*The task*
With both ends included, transcribe exactly the records below from their first line to the line that contains "scientific name: Otospermophilus beecheyi".

*Supplied information*
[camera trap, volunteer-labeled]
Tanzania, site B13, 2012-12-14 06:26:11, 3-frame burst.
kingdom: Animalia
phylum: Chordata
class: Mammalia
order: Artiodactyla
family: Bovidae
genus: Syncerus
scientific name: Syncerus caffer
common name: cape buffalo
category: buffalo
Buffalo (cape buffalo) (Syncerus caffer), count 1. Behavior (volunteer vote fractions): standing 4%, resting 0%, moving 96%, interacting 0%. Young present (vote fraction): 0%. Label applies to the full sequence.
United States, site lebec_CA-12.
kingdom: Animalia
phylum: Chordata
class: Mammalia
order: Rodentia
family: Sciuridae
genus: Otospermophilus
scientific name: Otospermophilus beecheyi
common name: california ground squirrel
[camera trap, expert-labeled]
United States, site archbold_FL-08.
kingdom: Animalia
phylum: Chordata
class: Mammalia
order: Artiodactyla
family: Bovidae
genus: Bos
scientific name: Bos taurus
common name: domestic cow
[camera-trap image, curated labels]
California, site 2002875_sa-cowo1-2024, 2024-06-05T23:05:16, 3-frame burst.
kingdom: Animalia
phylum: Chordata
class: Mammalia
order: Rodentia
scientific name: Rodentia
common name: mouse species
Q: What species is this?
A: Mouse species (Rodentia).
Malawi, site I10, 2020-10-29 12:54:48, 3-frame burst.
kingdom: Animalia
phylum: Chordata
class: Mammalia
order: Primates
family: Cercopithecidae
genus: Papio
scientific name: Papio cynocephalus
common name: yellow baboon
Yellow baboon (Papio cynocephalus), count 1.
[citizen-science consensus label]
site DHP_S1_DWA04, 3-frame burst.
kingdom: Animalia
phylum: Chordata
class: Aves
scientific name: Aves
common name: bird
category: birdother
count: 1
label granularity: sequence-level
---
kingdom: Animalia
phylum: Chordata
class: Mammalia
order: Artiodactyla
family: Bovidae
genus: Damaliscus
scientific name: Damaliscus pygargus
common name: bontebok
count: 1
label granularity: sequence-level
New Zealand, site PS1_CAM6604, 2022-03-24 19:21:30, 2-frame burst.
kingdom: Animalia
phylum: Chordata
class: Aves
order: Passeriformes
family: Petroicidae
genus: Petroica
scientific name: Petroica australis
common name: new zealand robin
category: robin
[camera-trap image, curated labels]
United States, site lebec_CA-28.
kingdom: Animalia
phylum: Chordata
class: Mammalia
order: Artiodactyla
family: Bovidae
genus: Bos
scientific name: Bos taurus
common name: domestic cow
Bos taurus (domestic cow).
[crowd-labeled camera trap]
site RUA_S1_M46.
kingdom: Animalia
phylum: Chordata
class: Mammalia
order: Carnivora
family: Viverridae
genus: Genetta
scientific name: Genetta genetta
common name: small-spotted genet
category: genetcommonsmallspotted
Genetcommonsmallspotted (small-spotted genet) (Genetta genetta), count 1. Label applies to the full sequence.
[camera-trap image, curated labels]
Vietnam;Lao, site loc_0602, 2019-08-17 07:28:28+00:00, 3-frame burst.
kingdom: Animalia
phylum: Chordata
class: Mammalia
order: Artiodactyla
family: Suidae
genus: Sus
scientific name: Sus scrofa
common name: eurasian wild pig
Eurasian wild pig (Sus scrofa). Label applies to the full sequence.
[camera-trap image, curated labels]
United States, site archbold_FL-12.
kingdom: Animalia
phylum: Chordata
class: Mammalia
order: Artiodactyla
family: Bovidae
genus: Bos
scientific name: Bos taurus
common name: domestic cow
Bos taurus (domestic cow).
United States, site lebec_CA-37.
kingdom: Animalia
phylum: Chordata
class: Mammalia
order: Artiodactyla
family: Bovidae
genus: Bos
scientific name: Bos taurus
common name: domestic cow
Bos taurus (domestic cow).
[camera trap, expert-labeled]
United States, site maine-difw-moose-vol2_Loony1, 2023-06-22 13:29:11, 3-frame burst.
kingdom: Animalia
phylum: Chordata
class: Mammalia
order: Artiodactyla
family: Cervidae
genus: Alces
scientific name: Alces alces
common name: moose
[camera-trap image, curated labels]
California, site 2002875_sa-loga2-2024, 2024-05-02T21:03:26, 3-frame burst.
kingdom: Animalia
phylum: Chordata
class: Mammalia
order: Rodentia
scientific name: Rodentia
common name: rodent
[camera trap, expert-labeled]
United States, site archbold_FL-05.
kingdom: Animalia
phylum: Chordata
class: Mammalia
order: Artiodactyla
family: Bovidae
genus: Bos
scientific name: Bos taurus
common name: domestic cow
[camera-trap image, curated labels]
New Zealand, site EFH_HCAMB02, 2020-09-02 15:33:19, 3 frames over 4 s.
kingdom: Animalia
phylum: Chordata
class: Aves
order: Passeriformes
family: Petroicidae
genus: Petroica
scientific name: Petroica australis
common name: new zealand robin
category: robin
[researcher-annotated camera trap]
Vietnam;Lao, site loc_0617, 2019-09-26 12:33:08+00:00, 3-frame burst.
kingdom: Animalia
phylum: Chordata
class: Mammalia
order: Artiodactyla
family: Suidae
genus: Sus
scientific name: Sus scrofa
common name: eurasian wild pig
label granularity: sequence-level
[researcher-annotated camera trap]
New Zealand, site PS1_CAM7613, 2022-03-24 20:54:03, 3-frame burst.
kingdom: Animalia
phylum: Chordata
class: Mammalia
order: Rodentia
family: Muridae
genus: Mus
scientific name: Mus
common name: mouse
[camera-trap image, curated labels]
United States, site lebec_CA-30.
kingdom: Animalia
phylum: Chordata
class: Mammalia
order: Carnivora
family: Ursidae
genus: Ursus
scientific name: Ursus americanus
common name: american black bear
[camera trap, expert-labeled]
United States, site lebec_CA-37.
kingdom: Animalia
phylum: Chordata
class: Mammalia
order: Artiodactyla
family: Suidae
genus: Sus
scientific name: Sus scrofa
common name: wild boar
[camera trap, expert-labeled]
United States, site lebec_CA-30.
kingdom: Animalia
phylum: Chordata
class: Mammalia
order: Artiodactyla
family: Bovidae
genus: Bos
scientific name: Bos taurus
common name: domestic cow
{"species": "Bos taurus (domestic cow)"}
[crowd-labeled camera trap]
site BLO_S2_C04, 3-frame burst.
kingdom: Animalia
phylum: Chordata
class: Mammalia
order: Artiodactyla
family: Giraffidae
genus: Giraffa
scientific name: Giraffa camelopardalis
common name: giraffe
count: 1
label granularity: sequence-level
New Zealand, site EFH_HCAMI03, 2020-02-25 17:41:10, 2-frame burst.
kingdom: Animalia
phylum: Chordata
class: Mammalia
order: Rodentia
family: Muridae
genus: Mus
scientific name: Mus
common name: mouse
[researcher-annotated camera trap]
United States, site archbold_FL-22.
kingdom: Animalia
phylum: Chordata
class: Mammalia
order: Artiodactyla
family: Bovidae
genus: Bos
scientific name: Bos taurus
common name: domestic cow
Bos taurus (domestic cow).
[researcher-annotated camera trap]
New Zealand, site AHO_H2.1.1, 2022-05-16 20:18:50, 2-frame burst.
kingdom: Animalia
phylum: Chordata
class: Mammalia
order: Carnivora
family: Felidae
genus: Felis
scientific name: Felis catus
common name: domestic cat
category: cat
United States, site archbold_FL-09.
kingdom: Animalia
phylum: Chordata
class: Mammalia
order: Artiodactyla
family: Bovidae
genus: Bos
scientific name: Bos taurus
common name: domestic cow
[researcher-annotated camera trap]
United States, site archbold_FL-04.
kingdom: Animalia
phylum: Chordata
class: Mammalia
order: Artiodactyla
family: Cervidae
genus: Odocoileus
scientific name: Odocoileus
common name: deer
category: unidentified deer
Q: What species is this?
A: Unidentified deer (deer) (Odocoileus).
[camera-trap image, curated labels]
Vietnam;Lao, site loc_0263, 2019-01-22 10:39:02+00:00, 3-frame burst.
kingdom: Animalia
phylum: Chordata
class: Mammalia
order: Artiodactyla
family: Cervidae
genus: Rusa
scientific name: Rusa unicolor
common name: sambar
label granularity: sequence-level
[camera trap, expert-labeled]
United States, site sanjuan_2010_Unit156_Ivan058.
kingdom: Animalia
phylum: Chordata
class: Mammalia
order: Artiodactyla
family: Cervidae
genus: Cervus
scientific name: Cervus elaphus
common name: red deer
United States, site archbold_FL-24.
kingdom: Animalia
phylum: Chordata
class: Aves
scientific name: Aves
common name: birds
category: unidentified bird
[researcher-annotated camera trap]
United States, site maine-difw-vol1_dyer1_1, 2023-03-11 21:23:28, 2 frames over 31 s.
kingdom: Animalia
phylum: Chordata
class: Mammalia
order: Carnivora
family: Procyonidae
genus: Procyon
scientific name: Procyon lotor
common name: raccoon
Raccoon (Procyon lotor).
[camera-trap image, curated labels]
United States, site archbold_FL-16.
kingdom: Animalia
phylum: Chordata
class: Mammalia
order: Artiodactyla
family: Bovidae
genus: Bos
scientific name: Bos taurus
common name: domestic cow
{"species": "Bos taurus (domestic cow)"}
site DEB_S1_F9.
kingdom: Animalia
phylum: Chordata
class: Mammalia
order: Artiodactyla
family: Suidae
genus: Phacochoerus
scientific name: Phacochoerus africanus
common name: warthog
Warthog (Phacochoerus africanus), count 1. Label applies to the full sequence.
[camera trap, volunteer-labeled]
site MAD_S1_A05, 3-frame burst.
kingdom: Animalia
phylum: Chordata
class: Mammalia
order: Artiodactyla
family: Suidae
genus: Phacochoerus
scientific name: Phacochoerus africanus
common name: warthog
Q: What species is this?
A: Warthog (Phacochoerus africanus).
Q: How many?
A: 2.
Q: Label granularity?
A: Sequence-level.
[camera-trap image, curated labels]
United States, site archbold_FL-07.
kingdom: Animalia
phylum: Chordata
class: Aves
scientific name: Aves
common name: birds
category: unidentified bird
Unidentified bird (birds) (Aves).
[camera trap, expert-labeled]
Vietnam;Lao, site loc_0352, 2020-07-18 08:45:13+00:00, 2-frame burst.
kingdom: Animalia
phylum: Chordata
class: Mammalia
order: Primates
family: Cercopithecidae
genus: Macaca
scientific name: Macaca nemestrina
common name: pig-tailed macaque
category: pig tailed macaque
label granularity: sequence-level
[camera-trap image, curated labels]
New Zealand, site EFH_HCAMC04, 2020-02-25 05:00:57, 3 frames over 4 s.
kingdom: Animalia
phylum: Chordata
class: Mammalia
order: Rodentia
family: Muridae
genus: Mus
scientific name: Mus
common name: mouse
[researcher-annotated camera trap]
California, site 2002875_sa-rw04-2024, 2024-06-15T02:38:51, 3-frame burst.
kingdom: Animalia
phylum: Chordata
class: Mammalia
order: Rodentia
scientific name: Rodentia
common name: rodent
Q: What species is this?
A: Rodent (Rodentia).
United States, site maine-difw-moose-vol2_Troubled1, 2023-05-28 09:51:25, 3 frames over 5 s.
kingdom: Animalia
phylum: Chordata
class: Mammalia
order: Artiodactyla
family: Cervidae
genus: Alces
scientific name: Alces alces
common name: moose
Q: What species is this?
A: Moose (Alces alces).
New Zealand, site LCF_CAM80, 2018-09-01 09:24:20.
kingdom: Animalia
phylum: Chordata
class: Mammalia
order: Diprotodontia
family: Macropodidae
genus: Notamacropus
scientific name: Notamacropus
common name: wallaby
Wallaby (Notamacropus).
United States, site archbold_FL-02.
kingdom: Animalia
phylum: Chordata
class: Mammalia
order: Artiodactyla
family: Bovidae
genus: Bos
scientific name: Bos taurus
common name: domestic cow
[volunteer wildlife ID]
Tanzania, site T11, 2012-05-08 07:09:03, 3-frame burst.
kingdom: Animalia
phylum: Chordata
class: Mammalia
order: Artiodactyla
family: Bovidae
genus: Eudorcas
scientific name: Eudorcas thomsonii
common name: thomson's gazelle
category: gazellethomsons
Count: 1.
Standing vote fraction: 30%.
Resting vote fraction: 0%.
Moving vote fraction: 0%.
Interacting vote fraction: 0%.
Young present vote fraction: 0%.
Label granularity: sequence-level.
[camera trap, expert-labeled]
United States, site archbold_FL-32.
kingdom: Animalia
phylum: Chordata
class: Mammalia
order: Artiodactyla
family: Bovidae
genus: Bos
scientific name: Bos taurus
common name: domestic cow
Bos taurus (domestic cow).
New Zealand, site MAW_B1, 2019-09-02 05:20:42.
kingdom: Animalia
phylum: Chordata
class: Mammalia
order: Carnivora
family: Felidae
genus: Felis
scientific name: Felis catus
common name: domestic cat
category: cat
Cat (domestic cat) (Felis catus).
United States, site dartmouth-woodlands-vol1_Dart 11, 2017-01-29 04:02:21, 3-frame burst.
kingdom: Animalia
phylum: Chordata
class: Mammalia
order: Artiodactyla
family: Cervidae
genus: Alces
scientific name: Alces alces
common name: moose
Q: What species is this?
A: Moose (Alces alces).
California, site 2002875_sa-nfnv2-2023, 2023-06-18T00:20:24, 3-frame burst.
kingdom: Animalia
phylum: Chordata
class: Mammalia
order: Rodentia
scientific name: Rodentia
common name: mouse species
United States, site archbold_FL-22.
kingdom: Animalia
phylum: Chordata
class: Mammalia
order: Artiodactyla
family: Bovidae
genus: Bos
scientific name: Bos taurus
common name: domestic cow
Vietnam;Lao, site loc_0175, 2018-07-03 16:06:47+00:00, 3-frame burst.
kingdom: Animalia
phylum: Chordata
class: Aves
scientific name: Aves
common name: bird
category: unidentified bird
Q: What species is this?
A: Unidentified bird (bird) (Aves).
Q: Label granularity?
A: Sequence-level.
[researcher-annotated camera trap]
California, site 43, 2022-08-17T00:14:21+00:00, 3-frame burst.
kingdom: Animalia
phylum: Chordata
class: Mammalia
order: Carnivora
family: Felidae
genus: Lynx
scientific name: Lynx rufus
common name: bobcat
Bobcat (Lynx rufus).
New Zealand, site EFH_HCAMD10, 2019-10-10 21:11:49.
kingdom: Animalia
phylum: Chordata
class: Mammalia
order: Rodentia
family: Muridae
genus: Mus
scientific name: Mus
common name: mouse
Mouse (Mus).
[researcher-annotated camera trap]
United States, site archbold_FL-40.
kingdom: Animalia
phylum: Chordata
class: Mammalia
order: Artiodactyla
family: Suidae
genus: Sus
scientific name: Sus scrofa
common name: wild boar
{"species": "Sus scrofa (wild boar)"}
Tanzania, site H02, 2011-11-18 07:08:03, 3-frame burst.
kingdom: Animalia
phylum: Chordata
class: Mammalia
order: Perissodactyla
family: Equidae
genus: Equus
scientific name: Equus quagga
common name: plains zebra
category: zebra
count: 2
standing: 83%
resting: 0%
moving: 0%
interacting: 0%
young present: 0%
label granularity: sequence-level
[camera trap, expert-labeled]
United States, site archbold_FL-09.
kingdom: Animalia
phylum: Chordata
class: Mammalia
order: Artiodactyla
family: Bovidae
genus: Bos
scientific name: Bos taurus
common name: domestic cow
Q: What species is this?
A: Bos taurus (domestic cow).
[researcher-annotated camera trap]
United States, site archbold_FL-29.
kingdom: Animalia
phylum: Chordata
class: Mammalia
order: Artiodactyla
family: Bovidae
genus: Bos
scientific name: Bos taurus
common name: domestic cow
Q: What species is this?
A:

*Task output*
[camera trap, volunteer-labeled]
Tanzania, site B13, 2012-12-14 06:26:11, 3-frame burst.
kingdom: Animalia
phylum: Chordata
class: Mammalia
order: Artiodactyla
family: Bovidae
genus: Syncerus
scientific name: Syncerus caffer
common name: cape buffalo
category: buffalo
Buffalo (cape buffalo) (Syncerus caffer), count 1. Behavior (volunteer vote fractions): standing 4%, resting 0%, moving 96%, interacting 0%. Young present (vote fraction): 0%. Label applies to the full sequence.
United States, site lebec_CA-12.
kingdom: Animalia
phylum: Chordata
class: Mammalia
order: Rodentia
family: Sciuridae
genus: Otospermophilus
scientific name: Otospermophilus beecheyi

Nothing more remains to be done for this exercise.